Return 2xx only after your app has durably accepted the webhook. Return a non-2xx response when FastHook should treat the delivery as failed and apply retry rules.
- Keep handlers idempotent because providers and operators can replay webhook traffic.
- Validate the outbound FastHook signature when using FastHook-signed delivery.
- Avoid long synchronous database work in the request handler.
- Log the FastHook event id or request id with your internal job id.
- Make 4xx responses intentional and descriptive so failed attempts are easy to inspect.
Production Patterns
- Use one source per provider account and environment.
- Use one connection per downstream consumer so failures are isolated.
- Use filters to keep low-value event types away from constrained receivers.
- Use transformations when each receiver wants a stable internal shape.
- Use destination rate limits for receivers with strict capacity.
- Use pause during receiver maintenance when you want FastHook to hold new routed events.
- Use request retry when you need current routing to run again, and event retry when one destination branch failed.
Common Problems
- No request appears: the provider is not sending to the FastHook source URL, DNS has not updated, or the provider test did not fire.
- Request is rejected: the method, signature, timestamp, or source verification settings do not match the incoming request.
- Request is accepted but no event appears: no enabled connection currently routes from that source, or every route was filtered or deduplicated.
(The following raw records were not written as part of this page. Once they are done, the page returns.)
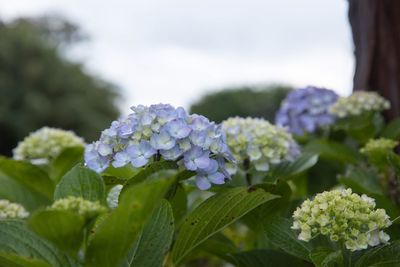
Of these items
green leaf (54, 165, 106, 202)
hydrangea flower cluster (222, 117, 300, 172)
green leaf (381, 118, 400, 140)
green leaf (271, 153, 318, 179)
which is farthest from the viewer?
green leaf (381, 118, 400, 140)

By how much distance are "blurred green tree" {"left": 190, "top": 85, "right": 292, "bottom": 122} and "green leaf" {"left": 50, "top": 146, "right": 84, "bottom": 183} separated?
47.3 ft

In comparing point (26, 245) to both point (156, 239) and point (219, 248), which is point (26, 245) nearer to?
point (156, 239)

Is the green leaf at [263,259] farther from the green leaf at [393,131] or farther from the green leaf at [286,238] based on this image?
the green leaf at [393,131]

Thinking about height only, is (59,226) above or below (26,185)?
above

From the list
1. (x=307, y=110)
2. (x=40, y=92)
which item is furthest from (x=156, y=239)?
(x=40, y=92)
- Branch is ignored: a filter or deduplication rule intentionally skipped the route.
- Event is failed: inspect the latest attempt response body, status code, error code, and requested URL.
- Event is HOLD: the connection is paused and will drain after resume.
- Event is SCHEDULED: delivery is waiting on retry backoff, a delay rule, or destination rate limiting.
Checklist
- Source URL is registered in the provider dashboard.
- Source allowed methods and verification settings match the provider.
- Destination URL, method, auth, path, and rate limit match the receiver.
- Connection is enabled and points from the source to the destination.
- Filters and transformations are tested with real provider payloads.
- Receiver returns quick, intentional 2xx or non-2xx responses.
- Requests, Events, Attempts, and Metrics are checked after the first test.